Exploration and Settlement
The first whites to enter Kentucky were explorers, hunters, and traders who had heard of the rich, fertile land and abundant game that lay west of the mountains. At the time, the area was considered part of the Virginia frontier. In 1750 the Loyal Land Company sponsored an expedition, led by Thomas Walker of Virginia, to find land suitable for settlement. The expedition found the Cumberland Gap, a pass through the mountains where Virginia, Tennessee, and Kentucky meet, and explored the valley beyond. In 1751 Christopher Gist of Maryland, an agent of the Ohio Land Company, explored the area along the Ohio River as far west as what is now Louisville.

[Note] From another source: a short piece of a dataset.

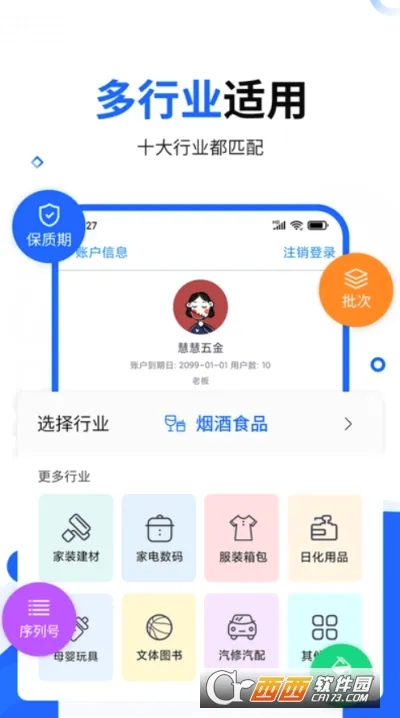 ��ɫ�׽�����2026�ٷ����°汾v12.5.0 �ֻ����ͼ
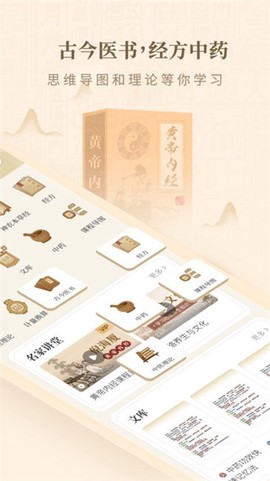 黄帝内经查阅通截图2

The French and Indian War (1754–63) temporarily halted further exploration.
After the war, Britain issued the Proclamation of 1763, prohibiting settlement beyond the Appalachians until a policy to deal with the Indians was developed. It failed, however, to keep settlers from entering the region.
Daniel Boone, a frontiersman from North Carolina, tried to lead a group of settlers through the Cumberland Gap in 1773, but they were driven back by Cherokee Indians. The following year James Harrod, heading a small party of traders, established what is considered the first permanent settlement in Kentucky, in what is now Mercer County, calling it Harrod's Town (later Harrodsburg).
Also in 1774, Richard Henderson of North Carolina, having heard reports from Boone about the “Eden of the West,” organized the Transylvania Land Company, planning to establish a colony in what is now central Kentucky. He purchased a huge tract of land there from the Cherokee Indians. In 1775 he sent Boone ahead to blaze a trail (later called the Wilderness Road) through the Cumberland Gap and find a suitable location for settlement. In April, 1775, Boone built a fort, which he called Fort Boonesborough, south of the Kentucky River in present-day Madison County. Virginia dismissed the claims of the Transylvania Company and incorporated Kentucky as a county of Virginia in 1776.
Despite the Revolutionary War, which had begun in 1775, and the constant threat of attack by Indians from north of the Ohio River, thousands of immigrants poured through the Cumberland Gap and traveled the Wilderness Road. Settlements sprang up all over Kentucky County. Population totaled about 70,000 in 1790. The early settlers cleared the land, built homesteads, and fought off Indian raids in what came to be called the “dark and bloody ground” of Kentucky.